### What this task involves:
Extract every line of the records below that contains the string "pillar".

========

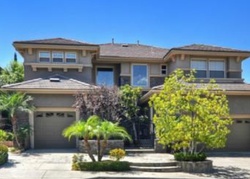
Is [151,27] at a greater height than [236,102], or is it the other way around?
[151,27]

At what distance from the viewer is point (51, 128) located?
20.9 metres

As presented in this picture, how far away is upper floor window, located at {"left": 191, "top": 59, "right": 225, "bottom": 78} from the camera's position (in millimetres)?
25297

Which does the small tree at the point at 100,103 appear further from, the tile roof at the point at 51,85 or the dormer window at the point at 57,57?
the dormer window at the point at 57,57

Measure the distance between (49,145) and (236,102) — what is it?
38.8 feet

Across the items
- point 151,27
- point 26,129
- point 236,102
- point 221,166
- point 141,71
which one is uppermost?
point 151,27

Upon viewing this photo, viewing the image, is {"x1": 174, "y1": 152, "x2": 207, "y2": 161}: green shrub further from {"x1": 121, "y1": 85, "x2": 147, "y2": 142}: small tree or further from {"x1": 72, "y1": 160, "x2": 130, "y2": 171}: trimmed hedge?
{"x1": 121, "y1": 85, "x2": 147, "y2": 142}: small tree

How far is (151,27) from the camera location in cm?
1886

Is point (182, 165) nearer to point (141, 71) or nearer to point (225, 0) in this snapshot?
point (225, 0)

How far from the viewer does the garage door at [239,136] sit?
2141cm

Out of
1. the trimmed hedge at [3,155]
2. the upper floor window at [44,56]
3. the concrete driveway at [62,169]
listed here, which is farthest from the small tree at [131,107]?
the trimmed hedge at [3,155]

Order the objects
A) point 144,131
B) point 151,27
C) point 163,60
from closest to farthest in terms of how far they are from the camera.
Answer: point 151,27
point 144,131
point 163,60

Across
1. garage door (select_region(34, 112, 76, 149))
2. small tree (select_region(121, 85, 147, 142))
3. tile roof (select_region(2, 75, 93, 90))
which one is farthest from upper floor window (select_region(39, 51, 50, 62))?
small tree (select_region(121, 85, 147, 142))

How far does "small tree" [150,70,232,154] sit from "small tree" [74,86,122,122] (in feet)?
15.3

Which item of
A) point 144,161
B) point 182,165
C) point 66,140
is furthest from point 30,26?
point 182,165
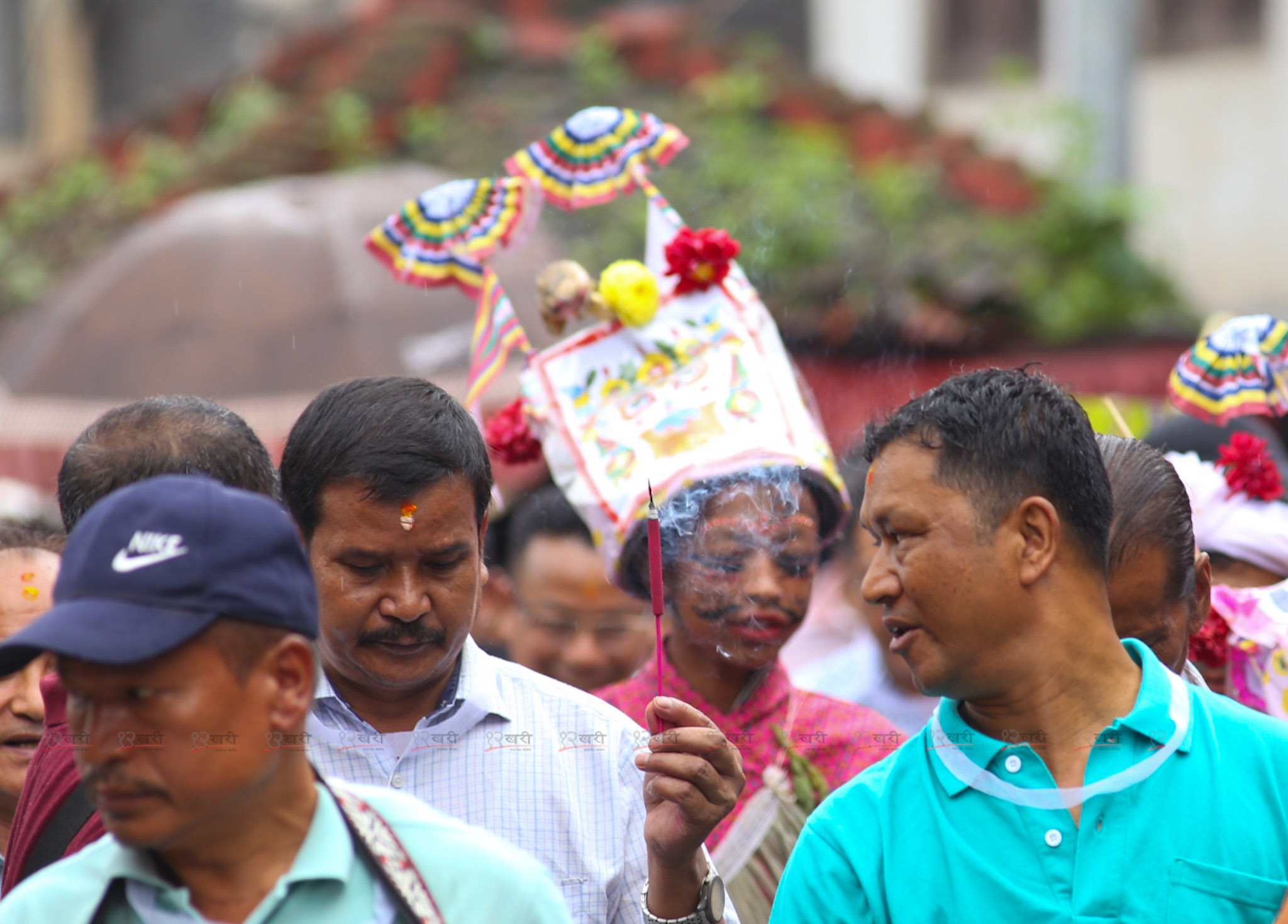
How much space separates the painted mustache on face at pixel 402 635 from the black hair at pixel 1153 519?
1.14 meters

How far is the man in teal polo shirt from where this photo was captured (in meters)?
2.13

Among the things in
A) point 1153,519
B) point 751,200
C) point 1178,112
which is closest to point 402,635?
point 1153,519

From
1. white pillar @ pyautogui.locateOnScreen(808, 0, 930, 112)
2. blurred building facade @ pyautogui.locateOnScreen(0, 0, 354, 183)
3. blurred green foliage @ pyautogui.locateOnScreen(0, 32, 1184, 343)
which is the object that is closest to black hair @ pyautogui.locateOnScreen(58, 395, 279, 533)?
blurred green foliage @ pyautogui.locateOnScreen(0, 32, 1184, 343)

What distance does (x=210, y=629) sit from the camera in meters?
1.79

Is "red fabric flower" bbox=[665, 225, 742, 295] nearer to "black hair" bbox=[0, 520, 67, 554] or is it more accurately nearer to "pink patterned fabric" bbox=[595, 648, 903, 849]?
"pink patterned fabric" bbox=[595, 648, 903, 849]

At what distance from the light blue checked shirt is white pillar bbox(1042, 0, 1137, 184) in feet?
27.0

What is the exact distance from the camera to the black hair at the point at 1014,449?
2273 millimetres

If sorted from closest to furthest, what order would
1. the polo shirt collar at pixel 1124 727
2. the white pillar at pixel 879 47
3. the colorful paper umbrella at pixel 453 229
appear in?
the polo shirt collar at pixel 1124 727
the colorful paper umbrella at pixel 453 229
the white pillar at pixel 879 47

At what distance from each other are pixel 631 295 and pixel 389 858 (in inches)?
66.8

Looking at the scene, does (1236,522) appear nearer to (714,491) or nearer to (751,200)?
(714,491)

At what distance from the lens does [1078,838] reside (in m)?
2.15

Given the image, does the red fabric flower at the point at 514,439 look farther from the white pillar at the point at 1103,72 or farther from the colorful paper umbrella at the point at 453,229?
the white pillar at the point at 1103,72

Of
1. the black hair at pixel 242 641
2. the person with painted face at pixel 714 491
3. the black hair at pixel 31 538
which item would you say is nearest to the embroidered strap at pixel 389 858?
the black hair at pixel 242 641

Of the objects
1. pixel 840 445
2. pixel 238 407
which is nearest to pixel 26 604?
pixel 238 407
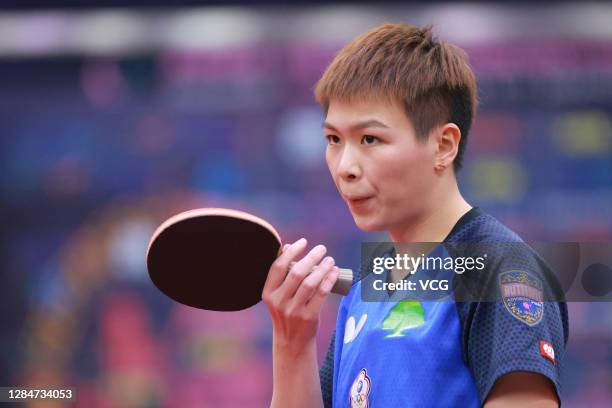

========

### Task output:
1. white pillar @ pyautogui.locateOnScreen(808, 0, 930, 112)
At what distance from the light blue checked shirt is white pillar bbox(1042, 0, 1137, 184) in feet?
2. the white pillar at pixel 879 47
the white pillar at pixel 879 47
Given the image, does the red fabric flower at the point at 514,439 look farther from the white pillar at the point at 1103,72 or farther from the colorful paper umbrella at the point at 453,229?
the white pillar at the point at 1103,72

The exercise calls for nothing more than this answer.